→ Problem statement: Extract everything from the line containing "Would you say" down to the line containing "24.3 metres", both included, and copy those lines without any change.

Start Provided records

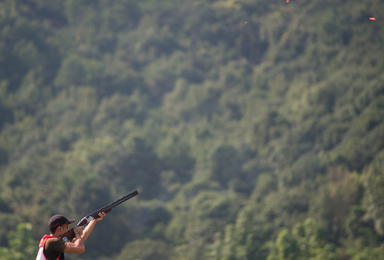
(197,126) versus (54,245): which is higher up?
(197,126)

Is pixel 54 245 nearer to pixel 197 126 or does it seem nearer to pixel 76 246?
pixel 76 246

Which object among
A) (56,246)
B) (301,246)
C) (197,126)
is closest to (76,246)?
(56,246)

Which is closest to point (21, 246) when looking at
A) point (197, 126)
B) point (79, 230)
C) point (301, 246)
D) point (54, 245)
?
point (301, 246)

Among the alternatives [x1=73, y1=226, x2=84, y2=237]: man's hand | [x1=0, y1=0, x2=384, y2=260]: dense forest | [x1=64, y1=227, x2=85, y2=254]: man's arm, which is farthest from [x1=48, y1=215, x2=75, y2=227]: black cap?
[x1=0, y1=0, x2=384, y2=260]: dense forest

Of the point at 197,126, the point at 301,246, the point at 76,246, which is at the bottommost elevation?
the point at 76,246

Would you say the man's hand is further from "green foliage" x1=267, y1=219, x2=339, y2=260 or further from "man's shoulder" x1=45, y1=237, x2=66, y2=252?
"green foliage" x1=267, y1=219, x2=339, y2=260

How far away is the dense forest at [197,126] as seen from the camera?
24266 mm

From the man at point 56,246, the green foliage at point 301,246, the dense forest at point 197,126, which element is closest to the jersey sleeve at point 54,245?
the man at point 56,246

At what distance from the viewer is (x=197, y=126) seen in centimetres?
4341

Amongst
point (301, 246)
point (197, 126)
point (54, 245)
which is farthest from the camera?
point (197, 126)

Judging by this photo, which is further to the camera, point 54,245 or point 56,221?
point 56,221

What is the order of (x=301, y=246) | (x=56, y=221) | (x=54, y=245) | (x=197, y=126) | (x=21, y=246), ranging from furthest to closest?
(x=197, y=126), (x=301, y=246), (x=21, y=246), (x=56, y=221), (x=54, y=245)

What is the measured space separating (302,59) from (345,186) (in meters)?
25.3

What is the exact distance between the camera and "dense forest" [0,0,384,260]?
24.3 metres
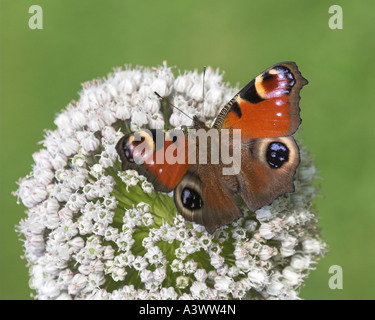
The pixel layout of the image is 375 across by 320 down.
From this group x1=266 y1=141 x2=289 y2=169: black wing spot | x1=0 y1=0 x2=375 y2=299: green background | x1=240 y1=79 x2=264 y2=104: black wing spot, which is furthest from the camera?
x1=0 y1=0 x2=375 y2=299: green background

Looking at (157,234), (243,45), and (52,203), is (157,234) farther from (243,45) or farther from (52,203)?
(243,45)

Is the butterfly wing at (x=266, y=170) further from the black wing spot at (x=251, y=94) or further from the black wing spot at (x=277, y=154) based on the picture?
the black wing spot at (x=251, y=94)

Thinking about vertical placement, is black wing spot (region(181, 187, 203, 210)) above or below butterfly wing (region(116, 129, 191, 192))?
below

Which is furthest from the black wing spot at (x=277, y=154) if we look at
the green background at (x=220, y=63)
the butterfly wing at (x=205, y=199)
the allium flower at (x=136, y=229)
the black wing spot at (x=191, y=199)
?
the green background at (x=220, y=63)

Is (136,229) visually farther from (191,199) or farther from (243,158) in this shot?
(243,158)

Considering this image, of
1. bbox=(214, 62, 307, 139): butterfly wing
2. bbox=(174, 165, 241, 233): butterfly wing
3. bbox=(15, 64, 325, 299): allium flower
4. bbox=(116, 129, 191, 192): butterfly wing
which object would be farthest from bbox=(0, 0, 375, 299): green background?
bbox=(116, 129, 191, 192): butterfly wing

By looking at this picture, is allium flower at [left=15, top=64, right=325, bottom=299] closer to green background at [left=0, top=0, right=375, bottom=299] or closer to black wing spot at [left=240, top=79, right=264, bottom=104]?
black wing spot at [left=240, top=79, right=264, bottom=104]

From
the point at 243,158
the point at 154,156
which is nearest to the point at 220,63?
the point at 243,158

End Provided records

→ Written solution:
Would you say the man's hand is further from "green foliage" x1=267, y1=219, x2=339, y2=260 or further from "man's shoulder" x1=45, y1=237, x2=66, y2=252?
"green foliage" x1=267, y1=219, x2=339, y2=260

How far away is the dense forest at [197,126] as seen from the camera?
24266 mm

From the man at point 56,246, the green foliage at point 301,246, the dense forest at point 197,126, which element is closest to the jersey sleeve at point 54,245?
the man at point 56,246

At what distance from the viewer is (x=197, y=126) seen in centimetres?
4341

Amongst
point (301, 246)
point (197, 126)
point (54, 245)
which is farthest from the camera?
point (197, 126)

Judging by this photo, which is further to the camera, point 54,245 or point 56,221?
point 56,221

What is the order of (x=301, y=246) | (x=56, y=221) | (x=54, y=245) | (x=197, y=126) | (x=21, y=246), ranging from furthest to closest?
(x=197, y=126), (x=301, y=246), (x=21, y=246), (x=56, y=221), (x=54, y=245)

What is the measured space separating (302,59) from (345,186) (in meters)?
25.3

What is the exact distance between the camera and "dense forest" [0,0,384,260]?
24.3 metres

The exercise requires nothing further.